Journal of Neurosurgery Pediatrics ◽

10.3171/2014.6.peds1423 ◽

2014 ◽

Vol 14 (3) ◽

pp. 296-300 ◽

Cited By ~ 1

Author(s):

Da Li ◽

Shu-Yu Hao ◽

Zhen Wu ◽

Li-Wei Zhang ◽

Jun-Ting Zhang

Keyword(s):

Medulla Oblongata ◽

Histopathological Examination ◽

Mature Teratoma ◽

Radiographic Findings ◽

First Case ◽

Cystic Component ◽

Long Term Follow Up ◽

History Of

Medulla oblongata teratomas are rare. The authors report 2 new cases of teratomas that occurred exclusively in the medulla oblongata. The first case was in a 9-year-old boy who presented with a 6-month history of neck pain and repeated paroxysmal vomiting. Based on preoperative radiographic findings, the initial diagnosis was of an intraaxial medulla oblongata hemangioblastoma. Intraoperatively, the cystic component of the tumor was gray, gelatinous, and soft in consistency. The solid component was light pink, rubbery, and nodular in appearance, with an identifiable boundary. The lesion was completely removed. Histopathological investigation revealed a mature teratoma. Postoperatively, the patient was supported with ventilator assistance and received a tracheotomy, but died of intracranial infection.
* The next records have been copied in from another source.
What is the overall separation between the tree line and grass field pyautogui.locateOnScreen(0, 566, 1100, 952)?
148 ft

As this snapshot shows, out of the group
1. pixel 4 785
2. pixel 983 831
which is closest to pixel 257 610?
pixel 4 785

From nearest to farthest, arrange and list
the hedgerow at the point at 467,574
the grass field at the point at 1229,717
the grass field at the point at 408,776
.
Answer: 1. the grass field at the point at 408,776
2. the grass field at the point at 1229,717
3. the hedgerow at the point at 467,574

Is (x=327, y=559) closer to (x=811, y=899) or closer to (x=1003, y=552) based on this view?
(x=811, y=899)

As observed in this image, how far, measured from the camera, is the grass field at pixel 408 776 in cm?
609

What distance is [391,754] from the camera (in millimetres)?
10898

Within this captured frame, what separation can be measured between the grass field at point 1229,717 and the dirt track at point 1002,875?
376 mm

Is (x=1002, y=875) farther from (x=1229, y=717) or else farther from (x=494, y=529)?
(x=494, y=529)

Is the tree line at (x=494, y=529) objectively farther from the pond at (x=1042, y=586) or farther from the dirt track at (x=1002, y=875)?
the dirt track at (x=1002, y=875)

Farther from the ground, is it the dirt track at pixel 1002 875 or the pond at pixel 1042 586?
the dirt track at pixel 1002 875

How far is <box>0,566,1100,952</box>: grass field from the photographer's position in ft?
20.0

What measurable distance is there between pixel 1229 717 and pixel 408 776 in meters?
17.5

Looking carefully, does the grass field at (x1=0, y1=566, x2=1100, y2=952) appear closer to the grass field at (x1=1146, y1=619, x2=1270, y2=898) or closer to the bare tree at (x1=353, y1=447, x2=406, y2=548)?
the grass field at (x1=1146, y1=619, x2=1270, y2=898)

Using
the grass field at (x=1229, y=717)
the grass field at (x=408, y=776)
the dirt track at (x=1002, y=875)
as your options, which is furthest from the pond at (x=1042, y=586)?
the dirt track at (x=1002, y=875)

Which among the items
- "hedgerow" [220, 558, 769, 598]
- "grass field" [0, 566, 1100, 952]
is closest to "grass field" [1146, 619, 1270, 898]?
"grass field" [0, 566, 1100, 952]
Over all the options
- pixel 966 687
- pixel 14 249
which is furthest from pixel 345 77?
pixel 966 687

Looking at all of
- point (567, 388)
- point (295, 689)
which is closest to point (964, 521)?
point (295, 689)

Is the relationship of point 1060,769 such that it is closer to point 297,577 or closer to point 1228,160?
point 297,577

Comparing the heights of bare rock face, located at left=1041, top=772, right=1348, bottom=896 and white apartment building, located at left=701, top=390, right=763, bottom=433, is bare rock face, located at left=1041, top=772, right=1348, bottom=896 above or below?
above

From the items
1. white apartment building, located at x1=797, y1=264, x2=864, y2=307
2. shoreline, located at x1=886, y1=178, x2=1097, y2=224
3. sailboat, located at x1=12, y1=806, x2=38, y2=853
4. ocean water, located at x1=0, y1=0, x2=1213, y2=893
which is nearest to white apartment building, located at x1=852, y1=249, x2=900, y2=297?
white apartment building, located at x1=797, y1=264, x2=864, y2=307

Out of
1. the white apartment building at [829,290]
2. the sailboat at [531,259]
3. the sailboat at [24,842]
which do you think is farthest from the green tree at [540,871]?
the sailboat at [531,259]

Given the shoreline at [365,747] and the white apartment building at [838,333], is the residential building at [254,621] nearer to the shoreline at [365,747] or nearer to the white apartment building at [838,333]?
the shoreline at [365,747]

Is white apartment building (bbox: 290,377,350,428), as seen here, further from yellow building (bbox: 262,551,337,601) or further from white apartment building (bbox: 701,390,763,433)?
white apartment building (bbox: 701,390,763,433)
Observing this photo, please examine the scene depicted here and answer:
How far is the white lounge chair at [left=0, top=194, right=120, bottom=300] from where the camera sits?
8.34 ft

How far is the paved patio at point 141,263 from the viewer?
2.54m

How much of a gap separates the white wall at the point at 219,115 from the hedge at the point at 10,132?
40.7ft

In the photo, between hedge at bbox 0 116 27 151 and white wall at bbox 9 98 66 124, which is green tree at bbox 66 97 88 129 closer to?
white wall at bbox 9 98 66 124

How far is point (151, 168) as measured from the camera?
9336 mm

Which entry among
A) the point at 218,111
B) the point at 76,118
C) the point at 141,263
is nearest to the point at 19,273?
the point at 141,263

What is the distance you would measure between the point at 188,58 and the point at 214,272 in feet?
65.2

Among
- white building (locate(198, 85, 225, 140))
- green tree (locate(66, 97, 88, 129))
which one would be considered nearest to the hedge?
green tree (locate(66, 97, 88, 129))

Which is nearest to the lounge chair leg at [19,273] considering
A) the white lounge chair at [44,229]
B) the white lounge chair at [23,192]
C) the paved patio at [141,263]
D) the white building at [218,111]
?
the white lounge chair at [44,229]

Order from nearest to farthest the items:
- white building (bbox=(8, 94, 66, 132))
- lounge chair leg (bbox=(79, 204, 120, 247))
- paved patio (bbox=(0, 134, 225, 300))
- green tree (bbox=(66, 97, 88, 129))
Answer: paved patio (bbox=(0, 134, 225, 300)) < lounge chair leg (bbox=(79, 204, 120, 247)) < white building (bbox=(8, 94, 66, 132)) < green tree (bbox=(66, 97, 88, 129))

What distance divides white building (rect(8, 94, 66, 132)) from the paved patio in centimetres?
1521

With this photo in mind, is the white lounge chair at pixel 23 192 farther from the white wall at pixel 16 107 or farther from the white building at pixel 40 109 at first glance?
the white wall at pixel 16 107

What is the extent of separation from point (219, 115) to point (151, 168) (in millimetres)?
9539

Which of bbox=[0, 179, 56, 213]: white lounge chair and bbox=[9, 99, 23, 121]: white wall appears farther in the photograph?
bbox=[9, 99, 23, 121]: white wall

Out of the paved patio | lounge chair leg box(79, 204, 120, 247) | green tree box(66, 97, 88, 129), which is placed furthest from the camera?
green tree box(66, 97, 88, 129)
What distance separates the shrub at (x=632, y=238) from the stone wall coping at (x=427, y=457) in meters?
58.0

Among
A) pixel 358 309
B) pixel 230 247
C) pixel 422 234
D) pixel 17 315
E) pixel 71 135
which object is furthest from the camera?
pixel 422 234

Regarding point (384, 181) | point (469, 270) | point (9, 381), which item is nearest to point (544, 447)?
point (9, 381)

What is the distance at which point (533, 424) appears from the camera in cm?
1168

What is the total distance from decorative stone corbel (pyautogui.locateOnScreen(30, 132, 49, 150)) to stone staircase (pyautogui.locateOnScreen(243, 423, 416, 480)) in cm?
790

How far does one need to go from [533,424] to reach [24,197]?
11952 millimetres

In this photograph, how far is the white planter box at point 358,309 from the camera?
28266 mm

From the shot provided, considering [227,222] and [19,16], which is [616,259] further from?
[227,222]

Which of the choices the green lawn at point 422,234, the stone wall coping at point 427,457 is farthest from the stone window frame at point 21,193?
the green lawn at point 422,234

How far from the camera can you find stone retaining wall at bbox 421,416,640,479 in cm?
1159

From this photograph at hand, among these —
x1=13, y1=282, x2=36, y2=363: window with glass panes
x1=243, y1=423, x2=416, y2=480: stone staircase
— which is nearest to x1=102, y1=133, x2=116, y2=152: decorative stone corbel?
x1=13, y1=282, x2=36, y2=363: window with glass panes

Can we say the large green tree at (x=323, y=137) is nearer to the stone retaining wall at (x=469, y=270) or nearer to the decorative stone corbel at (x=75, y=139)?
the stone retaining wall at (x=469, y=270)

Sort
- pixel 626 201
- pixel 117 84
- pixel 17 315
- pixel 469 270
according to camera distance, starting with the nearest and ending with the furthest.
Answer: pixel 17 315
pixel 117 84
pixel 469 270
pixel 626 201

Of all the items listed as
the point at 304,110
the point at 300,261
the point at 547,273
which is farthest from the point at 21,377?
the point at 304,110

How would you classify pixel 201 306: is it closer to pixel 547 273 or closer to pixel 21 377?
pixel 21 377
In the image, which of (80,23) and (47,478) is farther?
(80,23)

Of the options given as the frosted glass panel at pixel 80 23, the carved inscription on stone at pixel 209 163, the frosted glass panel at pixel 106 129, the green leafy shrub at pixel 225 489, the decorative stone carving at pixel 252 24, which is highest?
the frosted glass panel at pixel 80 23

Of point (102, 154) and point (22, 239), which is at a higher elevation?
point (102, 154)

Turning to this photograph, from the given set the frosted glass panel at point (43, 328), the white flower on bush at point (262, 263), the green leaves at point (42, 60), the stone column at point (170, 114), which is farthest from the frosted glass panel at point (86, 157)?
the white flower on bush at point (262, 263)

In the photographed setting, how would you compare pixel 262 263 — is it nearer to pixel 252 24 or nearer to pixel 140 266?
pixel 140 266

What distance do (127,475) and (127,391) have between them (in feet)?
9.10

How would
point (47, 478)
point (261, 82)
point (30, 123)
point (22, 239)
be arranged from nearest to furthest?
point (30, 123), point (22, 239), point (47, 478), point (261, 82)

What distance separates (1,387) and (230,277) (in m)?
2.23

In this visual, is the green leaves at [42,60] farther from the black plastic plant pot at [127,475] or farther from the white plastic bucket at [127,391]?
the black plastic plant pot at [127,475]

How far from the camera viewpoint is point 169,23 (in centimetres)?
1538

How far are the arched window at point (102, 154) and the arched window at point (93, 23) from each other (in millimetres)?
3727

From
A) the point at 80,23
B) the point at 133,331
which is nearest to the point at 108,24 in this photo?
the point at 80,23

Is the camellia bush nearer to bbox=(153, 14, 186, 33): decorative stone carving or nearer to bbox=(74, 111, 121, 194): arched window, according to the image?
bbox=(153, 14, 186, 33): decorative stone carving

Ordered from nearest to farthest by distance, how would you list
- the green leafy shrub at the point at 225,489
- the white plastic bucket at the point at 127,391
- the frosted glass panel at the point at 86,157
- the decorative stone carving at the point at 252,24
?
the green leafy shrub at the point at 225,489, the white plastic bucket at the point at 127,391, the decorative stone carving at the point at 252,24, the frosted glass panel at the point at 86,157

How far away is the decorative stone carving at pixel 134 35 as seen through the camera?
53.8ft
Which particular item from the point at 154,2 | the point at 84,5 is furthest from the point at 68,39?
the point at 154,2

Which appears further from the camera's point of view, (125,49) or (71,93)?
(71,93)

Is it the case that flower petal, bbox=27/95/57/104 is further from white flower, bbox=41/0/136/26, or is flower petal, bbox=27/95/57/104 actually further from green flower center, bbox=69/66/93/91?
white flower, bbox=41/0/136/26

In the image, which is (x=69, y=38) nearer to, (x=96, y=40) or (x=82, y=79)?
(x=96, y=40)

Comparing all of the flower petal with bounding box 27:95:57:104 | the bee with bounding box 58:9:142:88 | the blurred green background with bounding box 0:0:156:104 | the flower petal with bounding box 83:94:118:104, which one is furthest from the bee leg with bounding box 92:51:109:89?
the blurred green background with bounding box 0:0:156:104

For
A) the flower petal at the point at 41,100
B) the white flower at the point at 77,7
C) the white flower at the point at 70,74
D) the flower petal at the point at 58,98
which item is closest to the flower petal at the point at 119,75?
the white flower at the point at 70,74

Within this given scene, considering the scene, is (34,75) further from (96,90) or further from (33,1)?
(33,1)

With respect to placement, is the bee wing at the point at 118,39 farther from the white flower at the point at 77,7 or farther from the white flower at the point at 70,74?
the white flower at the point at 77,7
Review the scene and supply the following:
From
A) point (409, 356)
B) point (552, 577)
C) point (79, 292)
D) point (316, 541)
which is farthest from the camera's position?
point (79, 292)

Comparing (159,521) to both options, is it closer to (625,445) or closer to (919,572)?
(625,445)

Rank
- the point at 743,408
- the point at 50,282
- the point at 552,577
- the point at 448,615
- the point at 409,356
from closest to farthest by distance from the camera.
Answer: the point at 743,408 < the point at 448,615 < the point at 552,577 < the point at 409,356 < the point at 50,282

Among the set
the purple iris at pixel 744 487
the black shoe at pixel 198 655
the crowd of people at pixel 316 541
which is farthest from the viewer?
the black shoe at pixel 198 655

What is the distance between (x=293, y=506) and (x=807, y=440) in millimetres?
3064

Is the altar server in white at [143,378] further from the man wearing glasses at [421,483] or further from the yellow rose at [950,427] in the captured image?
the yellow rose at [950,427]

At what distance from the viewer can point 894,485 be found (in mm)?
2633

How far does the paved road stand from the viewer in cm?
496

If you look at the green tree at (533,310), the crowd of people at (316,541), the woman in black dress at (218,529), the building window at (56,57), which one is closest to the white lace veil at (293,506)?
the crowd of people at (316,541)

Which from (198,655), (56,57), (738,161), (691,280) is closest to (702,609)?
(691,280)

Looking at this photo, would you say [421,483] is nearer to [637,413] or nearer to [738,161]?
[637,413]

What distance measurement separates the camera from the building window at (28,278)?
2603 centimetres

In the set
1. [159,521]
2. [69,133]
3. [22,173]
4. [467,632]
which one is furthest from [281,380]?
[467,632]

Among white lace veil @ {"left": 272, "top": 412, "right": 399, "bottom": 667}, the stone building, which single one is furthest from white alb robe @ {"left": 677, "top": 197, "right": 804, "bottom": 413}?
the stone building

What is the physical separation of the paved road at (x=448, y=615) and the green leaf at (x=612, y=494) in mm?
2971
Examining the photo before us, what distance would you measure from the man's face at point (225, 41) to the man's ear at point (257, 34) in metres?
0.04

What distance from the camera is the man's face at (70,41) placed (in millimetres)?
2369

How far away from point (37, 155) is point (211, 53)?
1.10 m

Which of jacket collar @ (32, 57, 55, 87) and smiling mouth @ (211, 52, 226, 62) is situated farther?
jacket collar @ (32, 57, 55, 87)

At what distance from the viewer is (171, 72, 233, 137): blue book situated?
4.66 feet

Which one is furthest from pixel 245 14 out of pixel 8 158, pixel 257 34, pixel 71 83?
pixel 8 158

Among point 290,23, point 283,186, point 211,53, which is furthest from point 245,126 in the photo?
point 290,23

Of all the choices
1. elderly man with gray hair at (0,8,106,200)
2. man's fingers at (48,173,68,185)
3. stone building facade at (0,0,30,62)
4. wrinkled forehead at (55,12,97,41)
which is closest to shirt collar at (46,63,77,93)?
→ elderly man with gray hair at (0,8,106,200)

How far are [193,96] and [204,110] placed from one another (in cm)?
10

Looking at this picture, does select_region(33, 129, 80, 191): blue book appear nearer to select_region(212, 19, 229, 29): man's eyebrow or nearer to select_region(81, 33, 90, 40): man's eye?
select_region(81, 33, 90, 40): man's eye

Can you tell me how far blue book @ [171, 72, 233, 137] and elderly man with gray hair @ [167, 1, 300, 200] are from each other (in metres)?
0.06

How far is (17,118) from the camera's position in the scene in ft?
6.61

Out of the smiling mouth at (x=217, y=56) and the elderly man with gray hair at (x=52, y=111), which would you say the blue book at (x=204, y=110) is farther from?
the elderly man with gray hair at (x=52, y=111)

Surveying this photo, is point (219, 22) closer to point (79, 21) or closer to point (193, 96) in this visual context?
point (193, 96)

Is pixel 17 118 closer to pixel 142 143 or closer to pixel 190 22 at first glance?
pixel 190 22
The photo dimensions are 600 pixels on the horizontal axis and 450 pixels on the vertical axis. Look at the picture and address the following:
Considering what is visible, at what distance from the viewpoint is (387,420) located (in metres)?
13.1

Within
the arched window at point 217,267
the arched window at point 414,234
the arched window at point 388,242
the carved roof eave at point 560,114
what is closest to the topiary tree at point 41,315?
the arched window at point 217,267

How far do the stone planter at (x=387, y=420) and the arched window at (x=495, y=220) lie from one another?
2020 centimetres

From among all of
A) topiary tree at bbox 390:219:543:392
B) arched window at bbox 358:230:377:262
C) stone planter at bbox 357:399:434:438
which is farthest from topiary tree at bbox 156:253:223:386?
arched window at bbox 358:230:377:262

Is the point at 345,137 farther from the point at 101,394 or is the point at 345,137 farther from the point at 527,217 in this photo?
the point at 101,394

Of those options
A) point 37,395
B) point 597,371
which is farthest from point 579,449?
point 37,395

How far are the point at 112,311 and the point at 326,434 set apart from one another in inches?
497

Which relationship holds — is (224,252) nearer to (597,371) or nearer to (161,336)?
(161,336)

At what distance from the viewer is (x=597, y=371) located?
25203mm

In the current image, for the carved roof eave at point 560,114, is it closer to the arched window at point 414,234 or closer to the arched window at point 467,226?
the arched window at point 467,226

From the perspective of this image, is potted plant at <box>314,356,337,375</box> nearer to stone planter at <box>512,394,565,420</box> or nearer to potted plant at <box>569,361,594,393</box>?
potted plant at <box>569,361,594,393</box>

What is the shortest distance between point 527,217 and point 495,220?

The second case was in a 10-year-old boy with intermittent headache for 1 month. Radiographs revealed an exophytic cystic and solid lesion with dorsal involvement of the medulla oblongata. The lesion was predominantly solid, pinkish gray, tenacious, and moderately vascularized, with clearly delineated surgical dissection planes. The histopathological examination confirmed a diagnosis of immature teratoma. Total resection was achieved, followed by postoperative chemotherapy. He was alive without recurrence of the lesion or symptoms at 59 months after surgery. Resection of medulla oblongata teratoma is challenging, with inherent surgical risks that are contingent on the tumor growth pattern. Teratomas should be considered in the differential diagnosis of brainstem lesions. Chemotherapy has been suggested for immature teratomas. Long-term follow-up and larger studies of teratomas in unusual locations are required to improve practitioners' understanding of this disease's treatment and outcomes.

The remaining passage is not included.